First of all, there is no principal difference between debugging versus logging. They are just two different implementations of the same thing: observation of your execution engine state in time dimension.

Issue with debugging

When you debug you step your program forward in time and at any point the execution stops you can examine the value of any variable. The shortage is that you can not step back in time. At some points you realize that you would just like to see what the value of a certain variable was just before some method was called, some object was created or whatsoever happened in the system. What you actually do in such a situation is to restart the code and hoping it behaves deterministic try to catch the execution at the earlier stage that you are interested in. And this is another shortage of debugging. You can not effectively debug a code that does not behave deterministic. And trust me: most bugs behave non deterministic.
Debug versus Logging

Issue with logging

With logs the major issue is different. It is not the time but rather the breadth of states, variables that you can look at is the problem. You insert log statements into your code dumping the values of variables into a log file at a certain point of execution. When you examine the log file you can scroll back and forth. However if you did not print out the value of a certain variable at a certain execution point, there is no way to get it from the log file. The solution is the same as with debugging: execute the code again, this time extended with the new log statements. If, however, you have enough information in your log files, then you will just get enough information to track down a bug even if that is not deterministic. Only ‘if you have’ …

Solution: logging all the states all the times?

The ideal solution would be to dump all variables into a possibly binary log file at each state of the execution and examine the content of the file afterwards. The examination would essentially look like a debugger, except that the change of the variables comes from the recorded log file instead of from on the fly calculation. It would be like a playback of a recorded execution and as such you could replay it several times. I do not know if there is any tool like that for the JVM.
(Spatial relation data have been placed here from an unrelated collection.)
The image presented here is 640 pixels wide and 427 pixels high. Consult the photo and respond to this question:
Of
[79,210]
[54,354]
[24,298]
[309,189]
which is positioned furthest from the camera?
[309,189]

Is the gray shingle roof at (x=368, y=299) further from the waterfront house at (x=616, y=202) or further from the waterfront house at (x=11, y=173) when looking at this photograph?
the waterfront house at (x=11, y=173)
You just can not define what is “each state” effectively in a multi thread execution environment like the JVM is. This is one of the issues. The other thing is that if you’d start dumping the JVM memory after each command (forgetting the issues of multi-thread) it would require enormous amount of bandwidth and disk space.

Dreaming about the ideal solution not deliverable is sort of no use. What is the solution that can practically be executed?

Practical approach

You can debug when it is appropriate. Full stop. You just did that so far, keep doing that. I tend to use log statements even when I debug some code and if the environment allows it I do it on the fly. When I find the root cause of the issue I am hunting I review the log statements and I delete them. They did the job while debugging, they are not needed anymore. At least that was my practice unit I found myself writing log statements that I have already created before. Why? Because fixing one bug does not mean that I have fixed all of them. There is nothing like all bugs fixed. But the log items littered the log file and that just increased the work to find the needed information hunting the next bug. In other words the log file is full of noise and that is why I deleted these items the first place. But for the same reason I could also delete the unit tests that already pass. It would save a lot of time during compilation, wouldn’t it? We do not do that.

Summary in one sentence? Log and debug the way it fits you and the issue you are hunting.